While alternative translations have been put forward, and confirmation bias has been observed in the conflicting interpretations of its meaning,[3] the majority of scholars translate a set of hieroglyphs on Line 27 as "Israel". It represents the first documented instance of the name Israel in the historical record,[2] and the only mention in Ancient Egypt.[4] It is also one of only four known ancient inscriptions interpreted to mention the term "Israel", the others being the Mesha Stele, the Tel Dan Stele, and the Kurkh Monolith.[5] As a result, some consider the stele to be Flinders Petrie's most famous discovery,[6] an opinion with which Petrie himself concurred.[7]

Description and context

Flinders Petrie's 1897 mirror image copy of the main part of the inscription (all 28 lines)

The stele was discovered in 1896 by Flinders Petrie in the ancient Egyptian capital of Thebes, and first translated by Wilhelm Spiegelberg. In his "Inscriptions" chapter of Petrie's 1897 publication "Six Temples at Thebes", Spiegelberg described the stele as "engraved on the rough back of the stele of Amenhotep III, which was removed from his temple, and placed back outward, against the wall, in the forecourt of the temple of Merenptah. Owing to the rough surface, and the poor cutting, the readings in many places require careful examination... The scene at the top retains its original colouring of yellow, red, and blue. Amen is shown giving a sword to the king, who is backed by Mut on one side and by Khonsu on the other".[8]

Now in the collection of the Egyptian Museum at Cairo, the stele is a black granite slab, over 3 meters (10 feet) high, and the inscription says it was carved in the 5th year of Merneptah of the 19th dynasty. Most of the text glorifies Merneptah's victories over enemies from Libya and their Sea People allies, but the final two lines mention a campaign in Canaan, where Merneptah says he defeated and destroyed Ashkalon, Gezer, Yanoam and Israel.

Egypt was the dominant power in the region during the long reign of Merneptah's predecessor, Ramesses the Great, but Merneptah and his own successor, Ramesses III, faced major invasions. The problems began in Merneptah's 5th year (1208), when a Libyan king invaded Egypt from the West in alliance with various northern peoples. Merneptah achieved a great victory in the summer of that year, and the inscription is mainly about this. The final lines deal with an apparently separate campaign in the East, where it seems that some of the Canaanite cities had revolted. Traditionally the Egyptians had concerned themselves only with cities, so the problem presented by Israel must have been something new – possibly attacks on Egypt's vassals in Canaan. Merneptah and Ramesses III fought off their enemies, but it was the beginning of the end of Egypt's control over Canaan – the last evidence of an Egyptian presence in the area is the name of Ramesses VI (1141–33) inscribed on a statue base from Megiddo.[9]

Lines 26–28

Overview

Libyans (Tjeḥenu) are described by determinatives: foreign person + people + foreign country (=state/country of Libyan people)

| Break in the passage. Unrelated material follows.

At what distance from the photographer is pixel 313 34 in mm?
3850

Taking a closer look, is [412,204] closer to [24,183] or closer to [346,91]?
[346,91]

The bulk of the inscription deals with Merneptah's victory over the Libyans, but the last 3 of the 28 lines shift to Canaan:[10]

The princes are prostrate, saying, "Peace!"
Not one is raising his head among the Nine Bows.
Now that Tehenu (Libya) has come to ruin,
Hatti is pacified;
The Canaan has been plundered into every sort of woe:
Ashkelon has been overcome;
Gezer has been captured;
Yano'am is made non-existent.
Israel is laid waste and his seed is not;
Hurru is become a widow because of Egypt.

The "nine bows" is a term the Egyptians used to refer to their enemies - the actual enemies varied according to time and circumstance.[11] Hatti and Hurru are Syria/Palestine, Canaan and Israel are smaller units, and Ashkelon, Gezer and Yanoam are cities within the region; according to the stele, all are, or should be, under Egyptian control.[12]

Line 27

Petrie called upon Wilhelm Spiegelberg, a German philologist in his archaeological team, to translate the inscription. Spiegelberg was puzzled by one symbol towards the end, that of a people or tribe whom Merneptah (also written Merenptah) had victoriously smitten—"I.si.ri.ar?" Petrie quickly suggested that it read: "Israel!" Spiegelberg agreed that this translation must be correct.[1] "Won't the reverends be pleased?" remarked Petrie. At dinner that evening, Petrie who realized the importance of the find said: "This stele will be better known in the world than anything else I have found." The news of its discovery made headlines when it reached the English papers.[1]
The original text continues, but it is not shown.